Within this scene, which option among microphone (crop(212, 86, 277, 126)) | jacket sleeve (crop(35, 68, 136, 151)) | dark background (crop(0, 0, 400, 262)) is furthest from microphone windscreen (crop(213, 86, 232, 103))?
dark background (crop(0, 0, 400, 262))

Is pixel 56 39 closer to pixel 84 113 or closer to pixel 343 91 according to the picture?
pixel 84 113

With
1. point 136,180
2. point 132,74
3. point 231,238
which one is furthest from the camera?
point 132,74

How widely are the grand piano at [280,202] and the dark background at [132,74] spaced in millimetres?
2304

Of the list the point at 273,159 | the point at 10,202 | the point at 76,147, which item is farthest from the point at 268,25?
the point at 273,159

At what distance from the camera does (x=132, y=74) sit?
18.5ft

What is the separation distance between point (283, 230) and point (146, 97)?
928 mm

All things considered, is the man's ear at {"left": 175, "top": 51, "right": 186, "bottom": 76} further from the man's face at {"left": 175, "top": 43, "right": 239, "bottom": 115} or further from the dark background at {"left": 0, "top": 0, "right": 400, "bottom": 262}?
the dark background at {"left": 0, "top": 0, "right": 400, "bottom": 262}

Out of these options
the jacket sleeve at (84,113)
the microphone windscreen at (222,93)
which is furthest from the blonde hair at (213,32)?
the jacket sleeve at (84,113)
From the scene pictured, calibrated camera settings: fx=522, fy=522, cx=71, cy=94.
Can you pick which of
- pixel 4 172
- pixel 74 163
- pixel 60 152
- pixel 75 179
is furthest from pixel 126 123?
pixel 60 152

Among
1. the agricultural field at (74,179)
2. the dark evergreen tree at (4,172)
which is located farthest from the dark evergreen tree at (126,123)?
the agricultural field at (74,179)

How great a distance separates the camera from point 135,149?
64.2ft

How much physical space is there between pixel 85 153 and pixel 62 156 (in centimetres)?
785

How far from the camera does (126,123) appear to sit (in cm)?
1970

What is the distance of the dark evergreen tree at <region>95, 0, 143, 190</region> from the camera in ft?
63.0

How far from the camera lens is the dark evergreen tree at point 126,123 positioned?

====================

= AIM OF THE EXERCISE =
Return the listing above word for word.

= EXERCISE OUTPUT =
Within this scene, which option among microphone (crop(212, 86, 277, 126)) | jacket sleeve (crop(35, 68, 136, 151)) | dark background (crop(0, 0, 400, 262)) is furthest from microphone windscreen (crop(213, 86, 232, 103))?
dark background (crop(0, 0, 400, 262))

Is pixel 56 39 closer to pixel 84 113 or closer to pixel 343 91 according to the picture?
pixel 84 113

With
1. point 136,180
2. point 132,74
3. point 231,238
which one is furthest from the camera?
point 132,74

How widely are the grand piano at [280,202] and the dark background at [132,74] spaced in millimetres?
2304

Of the list the point at 273,159 | the point at 10,202 | the point at 76,147, which item is farthest from the point at 268,25?
the point at 273,159

At what distance from the camera does (x=132, y=74) sit?
18.5ft

What is the separation distance between point (283, 230) and point (146, 97)?
928 mm

All things considered, is the man's ear at {"left": 175, "top": 51, "right": 186, "bottom": 76} further from the man's face at {"left": 175, "top": 43, "right": 239, "bottom": 115} or further from the dark background at {"left": 0, "top": 0, "right": 400, "bottom": 262}?
the dark background at {"left": 0, "top": 0, "right": 400, "bottom": 262}

Out of these options
the jacket sleeve at (84,113)
the microphone windscreen at (222,93)
which is furthest from the blonde hair at (213,32)?
the jacket sleeve at (84,113)
From the scene pictured, calibrated camera settings: fx=522, fy=522, cx=71, cy=94.
Can you pick which of
- pixel 4 172
- pixel 74 163
- pixel 60 152
- pixel 75 179
is furthest from pixel 126 123?
pixel 60 152

Among
1. the agricultural field at (74,179)
2. the dark evergreen tree at (4,172)
which is located farthest from the dark evergreen tree at (126,123)?
the agricultural field at (74,179)

How great a distance separates the camera from point 135,149?
64.2ft

How much physical space is there between pixel 85 153 and pixel 62 156 (in centimetres)?
785

How far from the camera does (126,123) appear to sit (in cm)?
1970

What is the distance of the dark evergreen tree at <region>95, 0, 143, 190</region> from the camera in ft?
63.0

How far from the camera lens is the dark evergreen tree at point 126,123 positioned?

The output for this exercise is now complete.